Work task 1: Please rewrite the paragraph beginning "XXXTentacion was violent" from the text on rappers more briefly, keeping its main facts.
Work task 2: Translate this sentence from the text on rappers into Spanish: "After his death, a recording surfaced in which he admits to assaulting his girlfriend and stabbing nine people."
Work task 3: Carry the text on rappers and their lyrics forward from its final line.

Text:
────────────────────────────────────────

XXXTentacion was violent — when he died, he was awaiting trial for a 2016 domestic abuse case — and expressed cringeworthy sentiments in his music. For instance, in the song SAD, one of his big hits, he sings:

Who am I? Someone that’s afraid to let go
You decide if you’re ever gonna let me know
Suicide if you ever try to let go
I’m sad, I know, yeah, I’m sad, I know, yeah.

Which is overt manipulation. After his death, a recording surfaced in which he admits to assaulting his girlfriend and stabbing nine people.

The rapper Mac Miller, who died in November after accidentally overdosing on drugs was also open about his depression and drug addiction in his music. In his 2013 song Bill, he rapped:

I’m just a little bit depressed that’s why the winter fit him best
I guess I’m biased to the cold, I mix the Ritalin and sess
Because I like the highs and lows and I also like the cheques.

────────────────────────────────────────

Provided information:
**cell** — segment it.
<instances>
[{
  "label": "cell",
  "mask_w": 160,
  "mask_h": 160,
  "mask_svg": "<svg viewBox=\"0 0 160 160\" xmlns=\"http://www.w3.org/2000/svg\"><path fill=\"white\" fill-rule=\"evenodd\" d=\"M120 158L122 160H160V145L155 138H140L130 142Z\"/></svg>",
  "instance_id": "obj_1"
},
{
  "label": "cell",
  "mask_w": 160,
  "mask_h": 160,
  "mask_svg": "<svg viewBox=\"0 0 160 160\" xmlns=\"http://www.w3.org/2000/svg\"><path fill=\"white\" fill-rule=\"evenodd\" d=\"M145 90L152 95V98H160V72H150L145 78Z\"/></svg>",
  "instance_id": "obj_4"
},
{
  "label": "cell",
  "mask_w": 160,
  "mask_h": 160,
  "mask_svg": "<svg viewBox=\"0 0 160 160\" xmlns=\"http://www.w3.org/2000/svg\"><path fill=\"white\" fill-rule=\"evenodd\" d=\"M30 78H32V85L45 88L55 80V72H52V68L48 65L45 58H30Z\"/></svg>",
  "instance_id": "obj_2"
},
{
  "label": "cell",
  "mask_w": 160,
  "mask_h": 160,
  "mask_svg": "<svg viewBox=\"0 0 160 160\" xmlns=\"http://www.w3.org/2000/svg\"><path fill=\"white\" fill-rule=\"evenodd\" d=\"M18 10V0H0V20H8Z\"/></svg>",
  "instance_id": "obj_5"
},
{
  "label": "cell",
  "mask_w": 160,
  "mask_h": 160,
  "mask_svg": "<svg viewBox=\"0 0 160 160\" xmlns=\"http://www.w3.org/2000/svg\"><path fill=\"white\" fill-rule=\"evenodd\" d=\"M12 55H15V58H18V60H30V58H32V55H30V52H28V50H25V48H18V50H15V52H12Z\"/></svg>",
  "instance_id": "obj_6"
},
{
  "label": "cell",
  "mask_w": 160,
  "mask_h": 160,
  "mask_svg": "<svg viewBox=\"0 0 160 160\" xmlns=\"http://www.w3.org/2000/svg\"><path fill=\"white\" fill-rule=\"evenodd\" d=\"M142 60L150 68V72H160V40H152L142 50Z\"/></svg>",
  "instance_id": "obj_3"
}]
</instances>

────────────────────────────────────────

Written response 1: XXXTentacion was violent. At his death he was awaiting trial in a 2016 domestic abuse case, and his music, including his hit SAD, voiced cringeworthy sentiments.

Written response 2: Tras su muerte, salió a la luz una grabación en la que admite haber agredido a su novia y apuñalado a nueve personas.

Written response 3:
Hot topic

Veteran South African rapper Slikour, while interviewing HHP, expressed how the older generation of rappers  — his and HHP’s — weren’t as clued up about mental illness as the new generation. “There’s a huge conversation going on about depression. It’s almost like a thing that’s being bottled in. But there’s this new generation that’s so articulate about it.” He added, “I don’t know what it is. I figured when they started explaining what it is, that this thing got me one time, and I could have escaped.”

In the same interview, HHP, who had spoken extensively about his battle with depression and admitted to having tried committing suicide multiple times, explained what was troubling him at the time.

“You get to a point where you become so comfortable in your way of life,” he said. “Whether it’s in your industry or whatever it is that you are doing. In my case, it was in the music. Seeing that drastic change from how things used to be to where they are now, it can kinda put a shock to the system. Does this mean now that you can’t contribute more to the music? Does it mean you have to conform with what’s happening. I went through that.”

Mental illness is a hot topic in South Africa today because it is affecting a large number of the country’s population. According to a 2003-2004 study by South African Stress and Health, a third of the country’s population (about 15.5 million people at the time) were dealing with mental illnesses such as depression, substance abuse, anxiety, bipolar disorder and schizophrenia — the numbers are almost certainly higher today.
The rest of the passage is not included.